Tex & the Horseheads

Tex & the Horseheads
Origin Los Angeles, California, USA
Genres Punk rock
Blues punk
Cowpunk
Deathrock
Years active 1980–1986
2007–present
Associated acts The Gun Club, Flesh Eaters, Thelonious Monster, The Ringling Sisters, Screamin' Sirens, X, Backbiter, Jane's Addiction

Tex & the Horseheads is an American punk rock band, which emerged in the Los Angeles punk subculture of the early-1980s. Their original run was from 1980 to 1986, and during this time they enjoyed a sizeable cult following.
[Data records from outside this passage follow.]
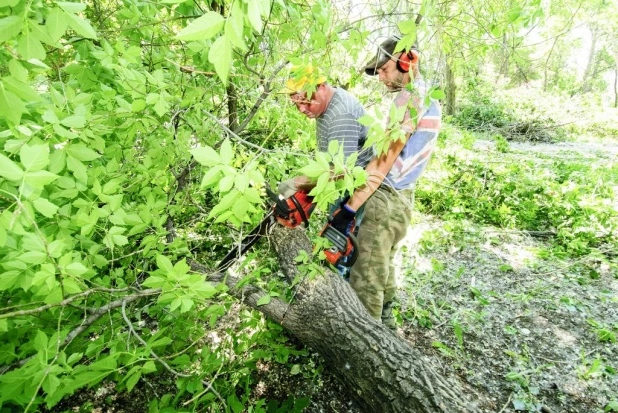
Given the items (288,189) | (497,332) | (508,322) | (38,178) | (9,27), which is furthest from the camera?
(508,322)

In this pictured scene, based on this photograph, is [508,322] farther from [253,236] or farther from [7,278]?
[7,278]

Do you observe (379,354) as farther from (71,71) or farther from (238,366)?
(71,71)

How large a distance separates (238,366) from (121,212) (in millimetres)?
1456

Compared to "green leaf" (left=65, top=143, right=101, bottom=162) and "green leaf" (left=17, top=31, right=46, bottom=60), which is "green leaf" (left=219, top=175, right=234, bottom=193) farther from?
"green leaf" (left=65, top=143, right=101, bottom=162)

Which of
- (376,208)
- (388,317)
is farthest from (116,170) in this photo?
(388,317)

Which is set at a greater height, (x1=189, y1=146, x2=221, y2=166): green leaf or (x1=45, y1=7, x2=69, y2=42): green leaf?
(x1=45, y1=7, x2=69, y2=42): green leaf

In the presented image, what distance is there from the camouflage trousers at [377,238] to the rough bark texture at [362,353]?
27cm

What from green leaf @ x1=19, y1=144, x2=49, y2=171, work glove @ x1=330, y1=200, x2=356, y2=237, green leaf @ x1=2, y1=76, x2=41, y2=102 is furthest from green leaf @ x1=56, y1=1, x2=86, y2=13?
work glove @ x1=330, y1=200, x2=356, y2=237

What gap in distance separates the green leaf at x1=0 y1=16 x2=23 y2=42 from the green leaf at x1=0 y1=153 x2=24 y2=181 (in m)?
0.27

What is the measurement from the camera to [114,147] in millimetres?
1806

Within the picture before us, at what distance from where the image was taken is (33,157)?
870 mm

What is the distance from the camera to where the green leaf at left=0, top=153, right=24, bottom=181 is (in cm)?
77

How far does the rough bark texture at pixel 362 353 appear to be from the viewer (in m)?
1.64

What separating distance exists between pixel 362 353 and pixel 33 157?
1.76m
The band has since reunited, as of 2007, and tours the Los Angeles area sporadically.

Contents

Biography

Tex & the Horseheads are often cited as among the first bands to play "cowpunk."[1] The sound of Tex & the Horseheads, and correspondingly the sound of cowpunk, is characterized by a fusion of classic-styled country-and-Western music and street-tough LA punk bands.[2]
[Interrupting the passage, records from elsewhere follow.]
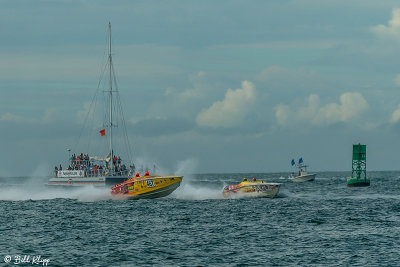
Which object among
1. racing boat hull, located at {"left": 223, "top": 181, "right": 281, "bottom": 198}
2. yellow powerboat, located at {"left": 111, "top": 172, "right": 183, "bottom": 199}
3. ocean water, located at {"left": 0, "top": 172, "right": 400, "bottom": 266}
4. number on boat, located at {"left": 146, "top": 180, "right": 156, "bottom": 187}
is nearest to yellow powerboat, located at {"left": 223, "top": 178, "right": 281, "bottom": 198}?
racing boat hull, located at {"left": 223, "top": 181, "right": 281, "bottom": 198}

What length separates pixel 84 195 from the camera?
7312 cm

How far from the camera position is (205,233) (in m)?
39.9

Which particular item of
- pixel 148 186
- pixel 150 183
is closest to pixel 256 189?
pixel 150 183

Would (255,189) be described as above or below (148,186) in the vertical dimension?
below

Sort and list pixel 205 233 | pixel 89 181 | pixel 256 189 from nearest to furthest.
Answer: pixel 205 233
pixel 256 189
pixel 89 181

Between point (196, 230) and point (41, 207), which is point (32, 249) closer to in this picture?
point (196, 230)

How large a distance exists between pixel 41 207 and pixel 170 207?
559 inches

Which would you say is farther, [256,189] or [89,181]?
[89,181]

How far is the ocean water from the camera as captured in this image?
31062 millimetres

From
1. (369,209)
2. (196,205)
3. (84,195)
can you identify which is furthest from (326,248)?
(84,195)

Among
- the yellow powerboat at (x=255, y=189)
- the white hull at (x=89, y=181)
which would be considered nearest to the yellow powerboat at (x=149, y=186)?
the yellow powerboat at (x=255, y=189)

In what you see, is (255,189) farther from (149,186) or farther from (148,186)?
(148,186)

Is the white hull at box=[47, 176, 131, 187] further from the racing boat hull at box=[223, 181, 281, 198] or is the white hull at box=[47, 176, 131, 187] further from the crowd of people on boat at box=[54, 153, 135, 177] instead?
the racing boat hull at box=[223, 181, 281, 198]

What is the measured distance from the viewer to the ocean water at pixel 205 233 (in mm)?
31062
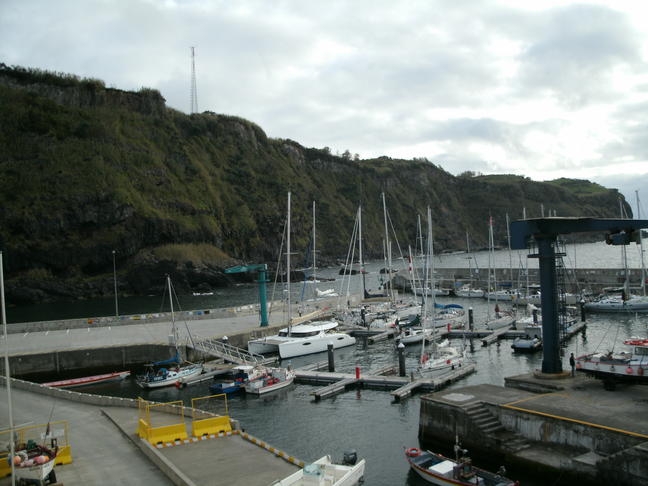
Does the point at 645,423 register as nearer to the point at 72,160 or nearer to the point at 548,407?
the point at 548,407

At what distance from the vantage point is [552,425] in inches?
725

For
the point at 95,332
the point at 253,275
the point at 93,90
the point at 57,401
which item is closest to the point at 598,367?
the point at 57,401

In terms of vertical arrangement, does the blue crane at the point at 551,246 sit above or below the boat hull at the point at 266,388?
above

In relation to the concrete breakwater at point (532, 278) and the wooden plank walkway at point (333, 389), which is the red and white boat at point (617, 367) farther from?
the concrete breakwater at point (532, 278)

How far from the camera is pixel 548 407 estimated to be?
19.8m

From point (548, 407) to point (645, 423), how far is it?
10.7 ft

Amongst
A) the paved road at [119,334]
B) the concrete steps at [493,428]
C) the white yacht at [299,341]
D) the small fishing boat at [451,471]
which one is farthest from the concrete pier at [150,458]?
the white yacht at [299,341]

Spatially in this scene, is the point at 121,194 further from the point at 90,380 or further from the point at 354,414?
the point at 354,414

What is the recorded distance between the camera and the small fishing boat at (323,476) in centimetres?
1406

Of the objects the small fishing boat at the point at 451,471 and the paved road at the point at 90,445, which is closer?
the paved road at the point at 90,445

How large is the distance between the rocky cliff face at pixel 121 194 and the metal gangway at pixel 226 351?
70.3 meters

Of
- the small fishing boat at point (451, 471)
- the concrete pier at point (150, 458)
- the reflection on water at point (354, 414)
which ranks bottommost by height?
the reflection on water at point (354, 414)

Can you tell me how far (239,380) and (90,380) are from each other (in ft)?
34.4

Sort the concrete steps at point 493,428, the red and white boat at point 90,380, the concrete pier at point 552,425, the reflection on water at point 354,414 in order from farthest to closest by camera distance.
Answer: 1. the red and white boat at point 90,380
2. the reflection on water at point 354,414
3. the concrete steps at point 493,428
4. the concrete pier at point 552,425
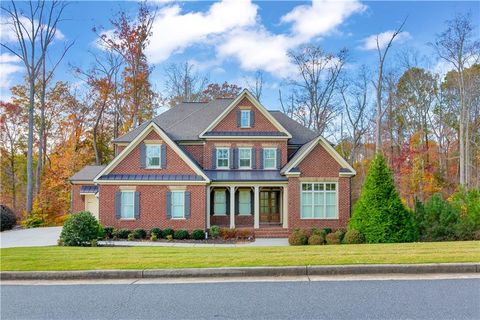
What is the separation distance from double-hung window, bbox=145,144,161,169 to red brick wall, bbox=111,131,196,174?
1.21 ft

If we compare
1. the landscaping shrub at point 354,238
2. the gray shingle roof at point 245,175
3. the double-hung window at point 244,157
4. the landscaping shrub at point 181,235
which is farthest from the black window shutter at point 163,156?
the landscaping shrub at point 354,238

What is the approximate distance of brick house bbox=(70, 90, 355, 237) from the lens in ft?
71.9

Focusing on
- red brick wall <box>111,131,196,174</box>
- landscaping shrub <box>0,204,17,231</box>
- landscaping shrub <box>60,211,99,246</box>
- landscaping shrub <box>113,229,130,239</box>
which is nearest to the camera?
landscaping shrub <box>60,211,99,246</box>

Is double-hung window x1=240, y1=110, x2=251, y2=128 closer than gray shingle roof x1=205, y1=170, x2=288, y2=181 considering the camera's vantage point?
No

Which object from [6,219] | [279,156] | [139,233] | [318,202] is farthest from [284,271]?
[6,219]

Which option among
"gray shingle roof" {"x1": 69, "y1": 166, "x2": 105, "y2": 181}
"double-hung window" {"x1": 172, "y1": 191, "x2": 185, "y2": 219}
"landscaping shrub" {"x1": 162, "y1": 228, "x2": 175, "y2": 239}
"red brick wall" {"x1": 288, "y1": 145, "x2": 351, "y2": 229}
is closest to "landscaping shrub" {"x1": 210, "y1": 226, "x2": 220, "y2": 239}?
"double-hung window" {"x1": 172, "y1": 191, "x2": 185, "y2": 219}

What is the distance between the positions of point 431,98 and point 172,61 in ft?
91.1

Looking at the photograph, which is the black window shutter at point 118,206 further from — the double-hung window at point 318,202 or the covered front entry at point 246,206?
the double-hung window at point 318,202

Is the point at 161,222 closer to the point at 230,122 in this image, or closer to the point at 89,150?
the point at 230,122

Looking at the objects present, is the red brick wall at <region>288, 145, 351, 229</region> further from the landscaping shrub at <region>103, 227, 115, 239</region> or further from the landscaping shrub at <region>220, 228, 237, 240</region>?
the landscaping shrub at <region>103, 227, 115, 239</region>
Tex & the Horseheads set themselves apart by appropriating aesthetical and fashion elements from deathrock bands like Burning Image, 45 Grave, and Christian Death. Tex & the Horseheads' band members are: Texacala Jones, Mike Martt, Gregory "Smog" Boaz and David "Rock" Thum. They released two records, a self-title in 1984 and Life's So Cool, produced by X and Flesh Eaters member John Doe, in 1985.

Their songs dealt with themes of heartbreak, love, drug and alcohol dependency, grief, loss, and financial difficulty—all a testament to their destitute roll-and-tumble lifestyle, as well as Texacala's real-life struggles with alcohol and heroin in the latter half of the 1980s.

Member appearances in film

During the Horseheads’ heyday, Tex appeared in a few small movie roles, including Border Radio (1987), a gritty, Super-8 trailer-park dramedy starring Flesh Eaters frontman Chris D, where she played a ditzy babysitter; Du-Beat-eo (1984), a comic-slop pseudo-documentary about the LA punk scene, starring Joan Jett; and Stephen (Café Flesh) Sayadian’s weirdo 1989 remake of Dr. Caligari, where she played a mental patient in a frightwig and a straight jacket. Around this time, she also did a stint as a story teller and back-up singer in the Ringling Sisters, a performance troupe of LA scene-makers, including Iris Berry, Pleasant Gehman, and Johnette Napolitano (Concrete Blonde).

Collaborations

Texacala was also known to hop on stage with all-girl cowpunkers the Screaming Sirens on occasion. They disappeared from the LA music radar in the 1990s. Texacala recorded a solo record in the 1998, and toured extensively with a backing band the TJ Hookers, as well as fronting Texorcist and working with Los Platos.

Reunion

In 2007, Tex And The Horseheads reunited and played shows around the LA area. Texacala has since moved to Austin, Texas and has remained active in music there.